— begin —
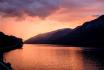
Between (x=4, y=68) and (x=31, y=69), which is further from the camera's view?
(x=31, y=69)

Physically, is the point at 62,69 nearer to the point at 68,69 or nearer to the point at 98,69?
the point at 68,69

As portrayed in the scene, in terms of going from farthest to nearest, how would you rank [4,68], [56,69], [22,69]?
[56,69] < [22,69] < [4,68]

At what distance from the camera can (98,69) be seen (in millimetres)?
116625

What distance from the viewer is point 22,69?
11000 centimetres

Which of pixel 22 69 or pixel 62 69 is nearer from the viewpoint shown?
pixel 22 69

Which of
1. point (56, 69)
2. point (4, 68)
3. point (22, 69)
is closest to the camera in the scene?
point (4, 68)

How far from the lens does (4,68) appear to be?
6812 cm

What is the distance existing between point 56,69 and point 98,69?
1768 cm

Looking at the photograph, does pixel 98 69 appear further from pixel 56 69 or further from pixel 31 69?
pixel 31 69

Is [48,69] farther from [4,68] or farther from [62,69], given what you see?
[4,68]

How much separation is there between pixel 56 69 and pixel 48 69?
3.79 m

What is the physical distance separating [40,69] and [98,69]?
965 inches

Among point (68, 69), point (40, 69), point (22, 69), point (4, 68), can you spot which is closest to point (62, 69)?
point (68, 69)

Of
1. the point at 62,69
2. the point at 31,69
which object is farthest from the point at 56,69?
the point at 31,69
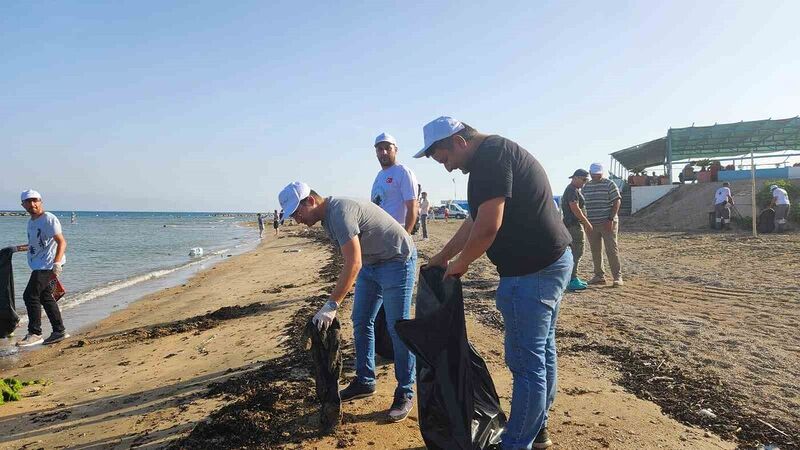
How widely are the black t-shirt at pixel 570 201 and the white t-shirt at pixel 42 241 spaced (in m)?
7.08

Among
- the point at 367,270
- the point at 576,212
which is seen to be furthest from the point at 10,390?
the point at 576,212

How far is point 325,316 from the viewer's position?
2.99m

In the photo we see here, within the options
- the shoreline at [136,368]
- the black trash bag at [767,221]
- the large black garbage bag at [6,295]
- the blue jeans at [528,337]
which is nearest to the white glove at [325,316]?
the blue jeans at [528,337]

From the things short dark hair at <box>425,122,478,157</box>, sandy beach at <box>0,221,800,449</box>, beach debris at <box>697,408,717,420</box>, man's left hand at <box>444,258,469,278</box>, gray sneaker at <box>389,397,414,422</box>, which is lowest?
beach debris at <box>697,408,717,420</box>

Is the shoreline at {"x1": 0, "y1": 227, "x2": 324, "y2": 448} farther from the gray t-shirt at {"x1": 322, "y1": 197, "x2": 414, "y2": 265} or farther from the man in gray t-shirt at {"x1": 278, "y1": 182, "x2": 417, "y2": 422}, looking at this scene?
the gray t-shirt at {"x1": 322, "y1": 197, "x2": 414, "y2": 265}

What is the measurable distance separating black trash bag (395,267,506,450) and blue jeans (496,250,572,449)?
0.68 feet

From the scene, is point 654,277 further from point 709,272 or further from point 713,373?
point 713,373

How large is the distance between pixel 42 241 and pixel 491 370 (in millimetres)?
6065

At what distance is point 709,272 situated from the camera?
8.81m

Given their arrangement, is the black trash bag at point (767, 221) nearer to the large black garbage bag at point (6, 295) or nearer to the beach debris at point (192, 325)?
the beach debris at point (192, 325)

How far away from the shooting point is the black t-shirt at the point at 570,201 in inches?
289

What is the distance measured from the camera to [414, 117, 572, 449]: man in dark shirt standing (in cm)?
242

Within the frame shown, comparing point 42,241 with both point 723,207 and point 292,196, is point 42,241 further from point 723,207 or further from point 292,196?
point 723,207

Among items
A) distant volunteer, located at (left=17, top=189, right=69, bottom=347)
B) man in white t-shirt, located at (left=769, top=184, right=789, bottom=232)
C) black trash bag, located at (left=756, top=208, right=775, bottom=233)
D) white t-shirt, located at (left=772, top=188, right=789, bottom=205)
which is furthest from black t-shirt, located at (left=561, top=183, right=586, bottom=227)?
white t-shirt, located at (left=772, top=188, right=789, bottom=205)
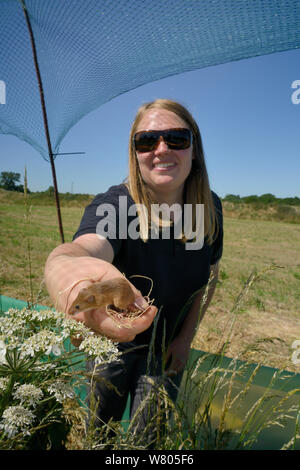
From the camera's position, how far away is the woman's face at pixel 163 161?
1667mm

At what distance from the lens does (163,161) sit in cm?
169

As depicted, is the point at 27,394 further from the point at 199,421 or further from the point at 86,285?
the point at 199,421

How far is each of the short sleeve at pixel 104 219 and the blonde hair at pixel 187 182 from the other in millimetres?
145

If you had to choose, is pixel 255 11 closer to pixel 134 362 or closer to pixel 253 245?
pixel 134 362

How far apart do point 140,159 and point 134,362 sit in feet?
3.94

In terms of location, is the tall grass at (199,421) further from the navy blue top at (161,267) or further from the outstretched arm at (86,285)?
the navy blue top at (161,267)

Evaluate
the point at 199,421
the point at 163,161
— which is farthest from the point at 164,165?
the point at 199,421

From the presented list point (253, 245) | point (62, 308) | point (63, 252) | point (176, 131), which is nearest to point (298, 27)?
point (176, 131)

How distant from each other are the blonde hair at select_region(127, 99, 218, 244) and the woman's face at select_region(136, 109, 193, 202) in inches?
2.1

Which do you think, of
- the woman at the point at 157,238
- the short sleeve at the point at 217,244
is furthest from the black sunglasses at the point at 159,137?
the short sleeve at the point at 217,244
— end —
* _WORK REQUIRED_
Copy all of the data above word for word, leaving out the pictures.

* _RESPONSE BELOW_
Between (x=4, y=68) and (x=31, y=69), which is further from the camera's view?
(x=31, y=69)

Physically, is the point at 62,69 nearer to the point at 68,69 or nearer to the point at 98,69?
the point at 68,69

As portrayed in the scene, in terms of going from farthest to nearest, how would you rank [4,68], [56,69], [22,69]?
[56,69] < [22,69] < [4,68]

At what distance from the camera can (98,69) be seen (in millimetres)?
116625

What distance from the viewer is point 22,69?
11000 centimetres

Which of pixel 22 69 or pixel 62 69 is nearer from the viewpoint shown?
pixel 22 69

Which of
1. point (56, 69)
2. point (4, 68)
3. point (22, 69)
is closest to the camera in the scene?
point (4, 68)

How far from the lens does (4,68) appear to be?
6812 cm

What is the distance existing between point 56,69 and point 98,69?
1768 cm

Looking at the photograph, does pixel 98 69 appear further from pixel 56 69 or further from pixel 31 69?
pixel 31 69

Is [48,69] farther from [4,68] or farther from [62,69], given what you see?
[4,68]

How much separation is there between pixel 56 69 and pixel 48 69?
3.79 m

What is the physical distance separating [40,69] and [98,69]?
965 inches

Among point (68, 69), point (40, 69), point (22, 69), point (4, 68), can you spot which is closest to point (62, 69)?
point (68, 69)

Of
1. the point at 62,69
2. the point at 31,69
which object is farthest from the point at 56,69?
the point at 31,69
How widely are the black t-shirt at pixel 570 201 and the white t-shirt at pixel 42 241 spaced (in m)?
7.08

Among
- the point at 367,270
- the point at 576,212
which is seen to be furthest from the point at 10,390?
the point at 576,212

How far is point 325,316 from the viewer's position?
2.99m

In the photo we see here, within the options
- the shoreline at [136,368]
- the black trash bag at [767,221]
- the large black garbage bag at [6,295]
- the blue jeans at [528,337]
which is nearest to the white glove at [325,316]?
the blue jeans at [528,337]

From the things short dark hair at <box>425,122,478,157</box>, sandy beach at <box>0,221,800,449</box>, beach debris at <box>697,408,717,420</box>, man's left hand at <box>444,258,469,278</box>, gray sneaker at <box>389,397,414,422</box>, which is lowest?
beach debris at <box>697,408,717,420</box>

Is the shoreline at {"x1": 0, "y1": 227, "x2": 324, "y2": 448} farther from the gray t-shirt at {"x1": 322, "y1": 197, "x2": 414, "y2": 265} or farther from the man in gray t-shirt at {"x1": 278, "y1": 182, "x2": 417, "y2": 422}, looking at this scene?
the gray t-shirt at {"x1": 322, "y1": 197, "x2": 414, "y2": 265}

What is the measurable distance separating black trash bag (395,267,506,450) and blue jeans (496,250,572,449)?
0.68 feet

From the scene, is point 654,277 further from point 709,272 or further from point 713,373?
point 713,373

How large is the distance between pixel 42 241 and pixel 491 370 (in millimetres)?
6065

At what distance is point 709,272 situated from the camera?
8.81m

Given their arrangement, is the black trash bag at point (767, 221) nearer to the large black garbage bag at point (6, 295) or nearer to the beach debris at point (192, 325)?
the beach debris at point (192, 325)

How far away from the shooting point is the black t-shirt at the point at 570,201 in inches?
289

What is the distance measured from the camera to [414, 117, 572, 449]: man in dark shirt standing (in cm)?
242

Within the frame shown, comparing point 42,241 with both point 723,207 and point 292,196, is point 42,241 further from point 723,207 or further from point 292,196?
point 723,207

Among items
A) distant volunteer, located at (left=17, top=189, right=69, bottom=347)
B) man in white t-shirt, located at (left=769, top=184, right=789, bottom=232)
C) black trash bag, located at (left=756, top=208, right=775, bottom=233)
D) white t-shirt, located at (left=772, top=188, right=789, bottom=205)
which is furthest from black t-shirt, located at (left=561, top=183, right=586, bottom=227)?
white t-shirt, located at (left=772, top=188, right=789, bottom=205)
From the camera's position, how far away is the woman's face at pixel 163 161?
1667mm

At what distance from the lens does (163,161) sit in cm?
169

As depicted, is the point at 27,394 further from the point at 199,421 or further from the point at 86,285?
the point at 199,421

How far is each of the short sleeve at pixel 104 219 and the blonde hair at pixel 187 182 from the other in millimetres?
145

If you had to choose, is pixel 255 11 closer to pixel 134 362 or closer to pixel 253 245?
pixel 134 362

How far apart do point 140,159 and point 134,362 sit in feet?
3.94

In terms of location, is the tall grass at (199,421) further from the navy blue top at (161,267) or further from the outstretched arm at (86,285)?
the navy blue top at (161,267)

Evaluate
the point at 199,421
the point at 163,161
— which is farthest from the point at 164,165?
the point at 199,421

From the presented list point (253, 245) | point (62, 308) | point (63, 252) | point (176, 131), which is nearest to point (298, 27)?
point (176, 131)

How distant from each other are the blonde hair at select_region(127, 99, 218, 244) and the woman's face at select_region(136, 109, 193, 202) in inches?
2.1

Which do you think, of
- the woman at the point at 157,238
- the short sleeve at the point at 217,244
is furthest from the black sunglasses at the point at 159,137?
the short sleeve at the point at 217,244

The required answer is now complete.